There is a significant need for effective, evidence-based and practice-informed interventions to support parenting among high risk, overburdened families, and programs that focus both on enhancing sensitive parenting as well as improving parent mental health have a substantial potential for positive impact on a broad range of outcomes, including parental, child and family system functioning. For example, increasing a parent’s ability to accurately perceive, interpret and respond to his/her infant’s cues has been shown to improve child attachment security, whereas sensitively augmenting protective factors such as enhancing coping skills or access to support and clinical care can ameliorate some of the common consequences of parental mental illness. Infant mental health (IMH) home visiting, as practiced in Michigan, is a strong model of intensive intervention to address exactly the concerns faced by at-risk families. However, not all families are eligible or ready to engage in the IMH program, for example, due to internal barriers such as a history of trauma and wariness about engaging with providers. Thus there remains a need for treatment-engagement interventions that work to address and minimize barriers, and for those in need, provide a safe context for connecting to providers and entry into more intensive care.

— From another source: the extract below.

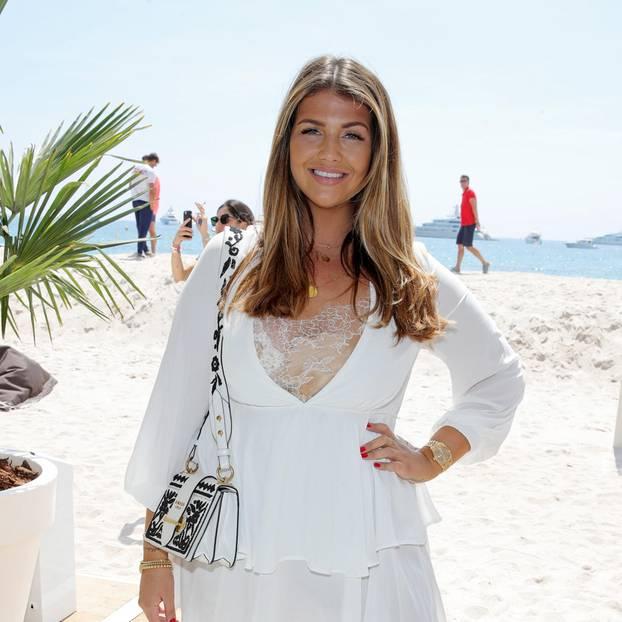 Farina Opoku am Strand im weißen Kleid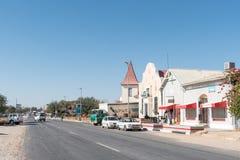 与历史建筑、企业和车的街道场面 免版税库存照片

The need for evidence-based and practice-informed strategies aimed to enhance both parenting and parent mental health also presents rich opportunities for research-provider partnerships in the development and evaluation of new and existing program models. We describe here two preventive intervention programs that were developed in Michigan and are currently implemented at multiple sites across the state. Both were developed, implemented, and evaluated in close collaboration with community providers across the state, and thus provide an illustration of meaningful academic-community partnership, with a common focus on meeting the needs of Michigan’s vulnerable families through best-practice service delivery. Mom Power (Muzik et al., in press) is a brief multifamily group preventive intervention designed to engage high-risk mothers of infants and young children, and Strong Military Families (Rosenblum & Muzik, 2014) is an adaptation of the Mom Power model, specifically designed to meet the needs of military and veteran families with young children.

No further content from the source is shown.